Quero crer que, longe de estar obsoleta,
a questão do território tornou-se central. Como
se sabe, a forma última da soberania, num mundo competitivo,
é o monopólio, em mãos do Estado, da utilização
legítima da força e essa jurisdição
exclusiva se exerce num quadro territorial definido, ou seja,
dentro de fronteiras internacionalmente reconhecidas.
O território não é
uma noção abstrata mas uma realidade histórica
e juridicamente construída. O esforço de desvalorizá-lo
ataca o conceito de soberania. Se descaracterizado, o território
deixaria de ser uma construção política para
transformar-se num simples "espaço" para a atividade
política, econômica e cultural. As fronteiras se
tornariam supérfluas, e com elas a soberania e os conseqüentes
interesses nacionais iriam constituir obstáculos arcaicos
à evolução do sistema internacional.
Terra, território e espaço
são conceitos que não se confundem. Terra, como
fator da produção, engloba os recursos naturais
e o meio ambiente e seu valor se expressa em termos patrimoniais.
Já território, onde se radica uma sociedade organizada
como Estado, representa outros tipos de valor, usualmente não
mensuráveis em dólares ou reais. Espaço,
neste contexto, corresponde a uma noção degradada
de território.
Desenfatizar o território vale
por endossar os modelos hegemônicos de ordem internacional.
O gerenciamento do território, seu ordenamento, torna-se
um atributo crítico da organização do futuro
da sociedade nacional.
Nem de longe estariam os países
desenvolvidos dispostos a abandonar sua base territorial, a jurisdição
sobre seus respectivos territórios nacionais. Buscam apenas
modificar o uso que é feito da terra, como fator de produção.
Não cogitam limitar sua própria jurisdição
como se depreende dos controles aperfeiçoados que impõem
aos fluxos migratórios. Querem, porém, mudanças
na jurisdição sobre os territórios alheios;
fora das fronteiras do mundo desenvolvido, o território
se transformaria num espaço, no qual o fator de produção
terra se tornaria internacionalmente disponível.
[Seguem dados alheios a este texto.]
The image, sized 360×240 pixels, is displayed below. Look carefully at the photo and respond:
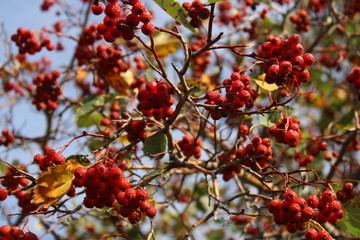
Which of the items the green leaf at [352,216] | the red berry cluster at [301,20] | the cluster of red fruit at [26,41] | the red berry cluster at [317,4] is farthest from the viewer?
the red berry cluster at [317,4]

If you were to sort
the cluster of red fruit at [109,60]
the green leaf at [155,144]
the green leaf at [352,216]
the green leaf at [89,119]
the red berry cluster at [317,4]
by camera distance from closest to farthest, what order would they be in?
the green leaf at [352,216] < the green leaf at [155,144] < the cluster of red fruit at [109,60] < the green leaf at [89,119] < the red berry cluster at [317,4]

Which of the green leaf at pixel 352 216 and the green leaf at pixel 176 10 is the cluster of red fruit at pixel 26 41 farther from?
the green leaf at pixel 352 216

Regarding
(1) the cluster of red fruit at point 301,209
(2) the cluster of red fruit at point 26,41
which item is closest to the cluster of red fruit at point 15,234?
(1) the cluster of red fruit at point 301,209

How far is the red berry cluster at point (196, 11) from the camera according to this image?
236 centimetres

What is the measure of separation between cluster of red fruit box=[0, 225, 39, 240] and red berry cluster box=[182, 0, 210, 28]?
62.0 inches

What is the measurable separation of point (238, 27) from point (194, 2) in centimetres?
289

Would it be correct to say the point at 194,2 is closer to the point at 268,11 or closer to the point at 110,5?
the point at 110,5

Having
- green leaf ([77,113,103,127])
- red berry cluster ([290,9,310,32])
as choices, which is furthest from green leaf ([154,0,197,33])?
red berry cluster ([290,9,310,32])

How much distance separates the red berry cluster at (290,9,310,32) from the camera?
4.82m

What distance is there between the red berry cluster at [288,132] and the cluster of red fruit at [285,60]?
30 centimetres

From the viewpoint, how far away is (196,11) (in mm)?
2387

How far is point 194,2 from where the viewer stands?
240 centimetres

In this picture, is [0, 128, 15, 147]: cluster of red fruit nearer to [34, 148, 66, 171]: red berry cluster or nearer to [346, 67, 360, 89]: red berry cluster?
[34, 148, 66, 171]: red berry cluster

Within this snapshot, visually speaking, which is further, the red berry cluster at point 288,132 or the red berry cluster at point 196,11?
the red berry cluster at point 288,132
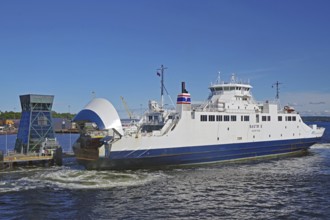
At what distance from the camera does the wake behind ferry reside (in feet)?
92.0

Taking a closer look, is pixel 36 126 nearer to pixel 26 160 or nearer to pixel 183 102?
pixel 26 160

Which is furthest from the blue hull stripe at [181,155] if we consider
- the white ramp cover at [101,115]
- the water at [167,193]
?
the white ramp cover at [101,115]

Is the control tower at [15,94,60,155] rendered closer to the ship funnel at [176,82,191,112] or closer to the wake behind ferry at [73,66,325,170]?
the wake behind ferry at [73,66,325,170]

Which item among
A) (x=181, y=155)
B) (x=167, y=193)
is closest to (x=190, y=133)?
(x=181, y=155)

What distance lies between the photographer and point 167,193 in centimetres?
2105

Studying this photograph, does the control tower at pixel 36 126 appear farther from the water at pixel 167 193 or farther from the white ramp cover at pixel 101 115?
the white ramp cover at pixel 101 115

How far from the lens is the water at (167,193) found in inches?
679

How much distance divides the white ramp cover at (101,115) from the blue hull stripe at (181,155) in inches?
96.5

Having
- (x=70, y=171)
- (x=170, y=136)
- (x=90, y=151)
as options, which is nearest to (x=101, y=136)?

Quem poderia ser contra o Estado e
a corporação "virtuais" como veículos
lançadores de um futuro melhor? Ou serão estas idéias
apenas - e paradoxalmente - mais um enfoque neoconservador de
entender o mundo? Será que voltamos ao tempo em que a "mudança"
se apresentava como um artifício para manter as coisas
tais como estão?
Afinal, uma das características
básicas da transição disparada pelo fim da
guerra fria é a sobrevivência de idéias antiquadas,
sob o disfarce da modernidade.
Estado "virtual", segundo
Rosencrance, é o que reduz a capacidade produtiva em seu
território, aquele cuja economia depende de fatores móveis
de produção. Trata ele obviamente de países
desenvolvidos, cujo aparato produtivo já se localiza crescentemente
fora de suas fronteiras. Nesta nova caracterização
reaparece, no universo ortodoxo de discussão, a perturbadora
divisão dos países em desenvolvidos e subdesenvolvidos.
As empresas do Estado virtual se especializam
em serviços sem os quais a produção é
inviável, até por não encontrar mercado,
ao passo que tendem a manter em suas sedes os segmentos industriais,
como o dos componentes eletrônicos, que agregam muito valor
ao produto final. Entre esses serviços estratégicos
estão pesquisa e desenvolvimento, consultoria, desenho
industrial, embalagem, financiamento e comercialização
de novos produtos. A partir das sedes se formam ainda as políticas
de fusões e aquisições, como nota Rosencrance.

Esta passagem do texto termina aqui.